◆ **Work instructions**:
**A.** Answer these from the article on golf carts:
(i) What was the vote on the revised ordinance?
(ii) What is the maximum speed for the carts under the ordinance?
(iii) How many residents signed the petition Tracy Young presented, and where do they live?
**B.** Go on with the article on the Acadia Parish golf cart ordinance, starting after its last sentence.

==== Source extract

Acadia police jurors OK golf carts in subdivisions
Steve Bandy /Crowley Post-Signal
It will soon be legal to drive golf carts on parish-maintained roads, but only if those roads are in a “recognized subdivision.”
By a 4-3 vote Tuesday night, with one member absent, the Acadia Parish Police Jury adopted a revised version of the ordinance recommended by the Legislative Committee.
That ordinance would have allowed the electric-powered carts on all parish roads, providing certain requirements — including lights, turn signals, rear-view mirror, brakes, insurance and state inspection — were met.
“I’m not particularly in favor of this,” said A.J. “Jay” Credeur when the matter came up for vote. “I would support it if it was in a recognized subdivision, but not on parish roads where the speed limit is 45 mph.”
Maximum speed for the carts, according to ordinance, is 25 mph.
“I’m not necessarily in favor of it either, but no one came to speak against it,” said Steve Comeaux, referring to the public hearing on the proposed ordinance held prior to the meeting.
At that hearing, Tracy Young presented a petition signed by “about 15” residents of Atwood Acres asking that the ordinance be adopted.
Credeur blamed the COVID-19 pandemic for the absence of citizens for the public hearing.
Various suggestions were thrown out, including:
— Allowing the carts only in recognized subdivisions;
— Allowing the carts only on parish roads with a speed limit of 25 mph or lower;
— Designating specific roads in the parish upon which carts will be allowed.
Concerning the latter, Comeaux said, “We can’t expect deputies to check a list of parish roads every time he sees a golf cart.”

========
==== Supplied records

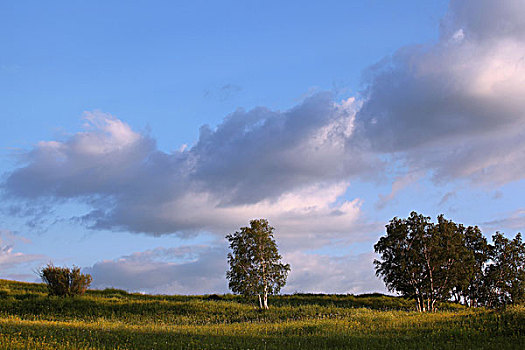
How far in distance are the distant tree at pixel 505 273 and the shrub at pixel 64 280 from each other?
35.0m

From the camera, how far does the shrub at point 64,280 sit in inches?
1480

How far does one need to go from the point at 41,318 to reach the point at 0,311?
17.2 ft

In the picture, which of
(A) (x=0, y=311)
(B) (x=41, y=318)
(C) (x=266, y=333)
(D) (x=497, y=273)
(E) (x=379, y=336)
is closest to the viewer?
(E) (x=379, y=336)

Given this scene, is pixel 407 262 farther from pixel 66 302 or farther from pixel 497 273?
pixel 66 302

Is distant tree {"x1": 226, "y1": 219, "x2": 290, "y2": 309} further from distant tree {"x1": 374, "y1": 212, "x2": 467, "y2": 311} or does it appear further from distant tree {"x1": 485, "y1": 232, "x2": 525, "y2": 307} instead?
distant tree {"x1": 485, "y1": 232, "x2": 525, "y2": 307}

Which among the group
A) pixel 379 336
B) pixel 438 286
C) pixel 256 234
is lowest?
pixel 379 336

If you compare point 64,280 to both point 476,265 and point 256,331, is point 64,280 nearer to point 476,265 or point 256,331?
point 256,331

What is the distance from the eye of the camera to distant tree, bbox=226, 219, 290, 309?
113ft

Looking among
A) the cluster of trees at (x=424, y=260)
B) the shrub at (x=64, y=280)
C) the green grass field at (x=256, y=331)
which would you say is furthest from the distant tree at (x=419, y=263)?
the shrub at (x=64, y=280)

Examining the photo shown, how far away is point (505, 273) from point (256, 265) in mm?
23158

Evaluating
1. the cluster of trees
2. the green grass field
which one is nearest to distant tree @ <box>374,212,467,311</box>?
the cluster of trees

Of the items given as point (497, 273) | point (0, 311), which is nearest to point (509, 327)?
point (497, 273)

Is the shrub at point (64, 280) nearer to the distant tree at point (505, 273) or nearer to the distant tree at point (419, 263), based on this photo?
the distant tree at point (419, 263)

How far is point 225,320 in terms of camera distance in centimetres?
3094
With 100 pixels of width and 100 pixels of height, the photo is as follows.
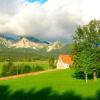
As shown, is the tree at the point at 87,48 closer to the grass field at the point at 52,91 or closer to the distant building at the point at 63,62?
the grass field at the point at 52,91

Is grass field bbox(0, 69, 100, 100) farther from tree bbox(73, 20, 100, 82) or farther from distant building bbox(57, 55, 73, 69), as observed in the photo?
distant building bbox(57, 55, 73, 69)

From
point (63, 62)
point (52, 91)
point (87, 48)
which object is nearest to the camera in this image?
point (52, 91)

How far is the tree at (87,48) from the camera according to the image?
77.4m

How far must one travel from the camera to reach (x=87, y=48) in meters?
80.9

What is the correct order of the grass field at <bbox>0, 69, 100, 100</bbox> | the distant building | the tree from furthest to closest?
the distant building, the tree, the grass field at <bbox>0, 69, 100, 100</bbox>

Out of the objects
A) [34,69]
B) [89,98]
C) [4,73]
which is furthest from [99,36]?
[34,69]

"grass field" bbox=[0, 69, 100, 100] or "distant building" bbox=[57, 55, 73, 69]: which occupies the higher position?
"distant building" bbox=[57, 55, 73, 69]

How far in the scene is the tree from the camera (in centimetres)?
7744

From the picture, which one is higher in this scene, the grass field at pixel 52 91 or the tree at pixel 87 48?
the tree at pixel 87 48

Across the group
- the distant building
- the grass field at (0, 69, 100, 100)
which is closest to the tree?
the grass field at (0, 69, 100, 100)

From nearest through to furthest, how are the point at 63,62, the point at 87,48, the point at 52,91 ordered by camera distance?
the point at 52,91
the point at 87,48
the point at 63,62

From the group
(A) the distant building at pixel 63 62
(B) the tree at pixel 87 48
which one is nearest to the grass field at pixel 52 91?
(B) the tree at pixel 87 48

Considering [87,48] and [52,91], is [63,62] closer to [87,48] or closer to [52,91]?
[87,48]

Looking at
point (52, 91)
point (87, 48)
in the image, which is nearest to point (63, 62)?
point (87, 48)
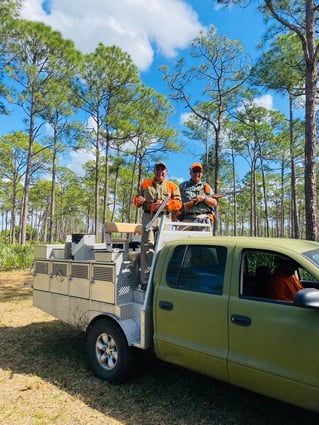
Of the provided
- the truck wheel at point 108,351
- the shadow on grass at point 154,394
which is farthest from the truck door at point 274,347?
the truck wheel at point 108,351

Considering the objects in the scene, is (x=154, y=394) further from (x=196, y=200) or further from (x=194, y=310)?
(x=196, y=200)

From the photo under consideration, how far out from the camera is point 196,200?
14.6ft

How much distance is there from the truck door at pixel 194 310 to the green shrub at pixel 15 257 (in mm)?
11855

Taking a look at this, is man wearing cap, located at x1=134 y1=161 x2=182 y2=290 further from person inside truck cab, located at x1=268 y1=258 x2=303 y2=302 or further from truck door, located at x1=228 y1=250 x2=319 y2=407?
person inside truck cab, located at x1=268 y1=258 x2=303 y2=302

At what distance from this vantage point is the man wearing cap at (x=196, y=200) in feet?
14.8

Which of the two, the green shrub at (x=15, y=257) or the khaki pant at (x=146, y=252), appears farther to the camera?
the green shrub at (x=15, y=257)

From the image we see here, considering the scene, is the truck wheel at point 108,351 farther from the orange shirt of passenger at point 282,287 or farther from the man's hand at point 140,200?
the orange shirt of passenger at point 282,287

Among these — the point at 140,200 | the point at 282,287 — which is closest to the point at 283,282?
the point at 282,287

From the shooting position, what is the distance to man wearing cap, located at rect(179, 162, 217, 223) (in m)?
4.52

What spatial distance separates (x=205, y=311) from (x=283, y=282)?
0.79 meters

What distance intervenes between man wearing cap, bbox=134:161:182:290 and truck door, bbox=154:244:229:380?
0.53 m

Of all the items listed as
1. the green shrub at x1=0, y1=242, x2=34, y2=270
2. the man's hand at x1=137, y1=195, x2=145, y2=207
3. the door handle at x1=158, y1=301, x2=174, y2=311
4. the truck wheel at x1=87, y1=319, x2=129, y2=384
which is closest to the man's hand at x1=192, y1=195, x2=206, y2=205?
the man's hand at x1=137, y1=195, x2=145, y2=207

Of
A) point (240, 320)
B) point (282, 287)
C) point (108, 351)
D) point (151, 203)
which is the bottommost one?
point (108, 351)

========

◆ **Outputs by task**:
**A.**
(i) 4-3, with one member absent.
(ii) 25 mph.
(iii) About 15 residents of Atwood Acres.

**B.**
Jeff “Red Dog” Morgan said restricting the carts to only recognized subdivisions would leave out such amenities as campgrounds and RV parks, where many travelers use the vehicles.
Parish attorney Glen Howie added another roadblock when he pointed out that state statute requires signage on roadways upon which the carts are allowed.
Quoting the clause — RS 32:299.4(B)(1) — Howie read:
“A golf cart may be operated only upon a parish road that has been designated by a parish or a municipal street that has been designated by a municipality for use by a golf cart. Upon a designation that a golf cart may be operated on a designated road or street, the responsible governmental entity shall post appropriate signage indicating that such operation is authorized.”
Jurors balked at the idea of having to put signs on all parish-maintained roads.
Young offered to reimburse the jury for the signage for Atwood Acres if the ordinance was adopted for recognized subdivisions.
With those amendments — that golf carts are allowed on parish roads only in recognized subdivisions and only if residents of said subdivision provide and maintain the required signage — the ordinance was adopted.
Opposing votes were cast by Morgan, Jimmie Pellerin and Pat Daigle.
Voting in favor were Credeur, Comeaux, Chance Henry and Walter Andrus.
Gordon “G-Ray” Morgan was absent.
Comeaux, who cast the final and deciding vote, said he was voting for the ordinance “only because no one was here to speak against it.”